SOURCE
The Shady Side: In Love with Shinjuku

Daido Moriyama: Around Tokyo #01

04.07.2018

WordsTakeshi Taniyama PhotographyTISCH

Museums and galleries around the world wait with anticipation for the announcement of Moriyama’s newest pieces. And, this summer, his photographic freedom will grace their walls once again with his newest exhibition entitled Pretty Woman. For a half century, Moriyama has wandered the streets of Tokyo capturing Tokyo’s melancholic beauty. We followed his tracks.

‘As soon as I step out from my office, that day’s journey begins’, Japanese photographer Daido Moriyama says. Moriyama’s journey begins where he lives, in Tokyo. If we narrow that territory down further, we find ourselves in Ikebukuro and Shinjuku.

‘Leave shooting New York to New Yorkers. Leave Paris to Parisians. It’s fundamental. I’m Japanese, which means I should shoot in Tokyo’—Moriyama from his book Hiru no Gakko Yoru no Gakko, Heibonsha Publishing.

Moriyama moved to Tokyo from Osaka in 1961 and embarked on his photographic journey of Tokyo after studying in Osaka. Since then, he’s staged his work in the capital city, producing masterpiece after masterpiece. Even today, he wanders the city in search of subjects.

‘If I don’t have any meetings or other business, I mostly just spend about half a day wandering around somewhere. Even if I can’t find the time, I spend the morning hanging around Ikebukuro. On the West side of Ikebukuro there are a lot of bars, right? If you go there in the morning, that’s where I am for the most part!’ Moriyama says with a laugh. He continues, ‘In the morning I’m in that area wandering around taking pictures, but only for one or two hours. If I have nothing to do in the afternoon, I go and shoot somewhere else. This is pretty much what my typical daily pace is like’.

Moriyama also enjoys shooting in Shinjuku, Nakano, and Asagaya. ‘Shinjuku is a symbolic area, but the number of people there is overwhelming. There are so many people crowded together. I love areas like that. Shinjuku is a dubious place, isn’t it? I like places like that’.

Around town, in the streets, and on street corners he shoots stitching the city together. He’s not shooting the town; he’s shooting the streets. He pushes his way through throngs of people in Tokyo’s concrete gardens, finding back alleys with thought-provoking fodder. As he walks armed with his camera, he evokes a curiosity, and it’s hard not to wonder how he sees the street before him.

‘It’s hard to put into words, but it’s erotic. That’s what I feel––erotic. I’m not talking about nudity. I shoot what feels seductive. Even the simplest subjects. A good example is that for me a motorcycle is seductive, and show windows can be too. I look for the areas that match my constitution, then the area becomes seductive for me’, Moriyama says, but later he adds to his story.

He continued, ‘There is one more thing. Depending on the person, what they see and feel is different, but I shoot things that have a silhouette. Businessmen and college students don’t have much of a silhouette. Of course they actually DO have a silhouette, but not to my eyes. So I shoot things and people that I feel, for me, have a silhouette’.

SET EXERCISE 1
According to the article on Daido Moriyama, in what year did he move to Tokyo from Osaka?
SET EXERCISE 2
Please continue the article on Daido Moriyama from the point where it stops.

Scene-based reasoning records
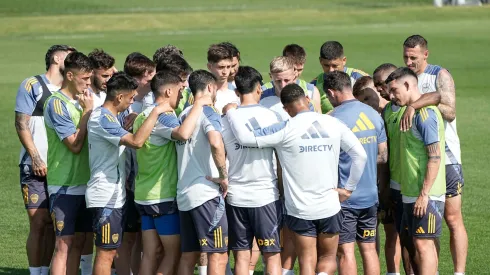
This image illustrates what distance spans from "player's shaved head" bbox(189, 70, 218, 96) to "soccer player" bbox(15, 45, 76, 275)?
73.8 inches

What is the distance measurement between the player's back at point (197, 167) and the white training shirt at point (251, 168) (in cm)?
19

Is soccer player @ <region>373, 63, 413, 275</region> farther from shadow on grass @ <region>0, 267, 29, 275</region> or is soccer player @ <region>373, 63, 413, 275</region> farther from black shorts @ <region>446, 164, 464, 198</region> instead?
shadow on grass @ <region>0, 267, 29, 275</region>

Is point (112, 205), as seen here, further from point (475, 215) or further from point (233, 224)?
point (475, 215)

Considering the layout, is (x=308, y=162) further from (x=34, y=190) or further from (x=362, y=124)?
(x=34, y=190)

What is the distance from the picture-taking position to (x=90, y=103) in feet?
30.3

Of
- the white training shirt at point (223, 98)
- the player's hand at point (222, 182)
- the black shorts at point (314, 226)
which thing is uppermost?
the white training shirt at point (223, 98)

FINAL ANSWER 1
1961

FINAL ANSWER 2
Moriyama used the peculiar word, ‘silhouette’, to describe his subjects. From that perspective, his new volume portraying women on the street, Pretty Woman; and it offers a glimpse to what he means by the word silhouette. There’s something bold in the throngs of people on the street. Digging deeper into the concept of silhouettes, we asked Moriyama to explain.

‘You’re asking me what silhouettes are… To put it as simply as possible, for me, I feel silhouettes around women. Any woman. Not just because they’re young or whatever. You can say that silhouettes are one type of presence. For example, I walk around Ikebukuro every morning, and there are always people who live in the streets there in the park near the West Exit. These men and women have silhouettes. I don’t feel that from the businessmen walking around that area. But maybe the way I’m looking at them is bad, so if I’m asked what has a silhouette… How should I respond?’

In 1965, Moriyama presented work shot in Shinjuku station, and one shot in particular depicts a man on all fours shot from a steep angle. His 2002 volume called Shinjuku offers the viewer a tableau through a narrow gap between two buildings, between which a cat sits staring back at us. This year, 2017, one can’t help but wonder what Moriyama has in store for us.

‘It’s been 52 or 53 years since I became a freelance photographer. That means it’s been half a century of wandering around Tokyo. Of course the scenes change with the times. And of course people do too. The shops we see on the streets, and even the fashion changes. It’s natural for these things to evolve, but I often wonder if they have really changed that much. To begin with, I don’t have a sense of what has changed or not changed. The times, the people, the scenery all change, but a photographer like me who works on the streets just takes the pictures. In other words, what I mean by that is, now I can only take pictures now. There probably is such a thing as time, but if you take one step out into the world, there are a lot of things wiggling around. The streets are very exciting’.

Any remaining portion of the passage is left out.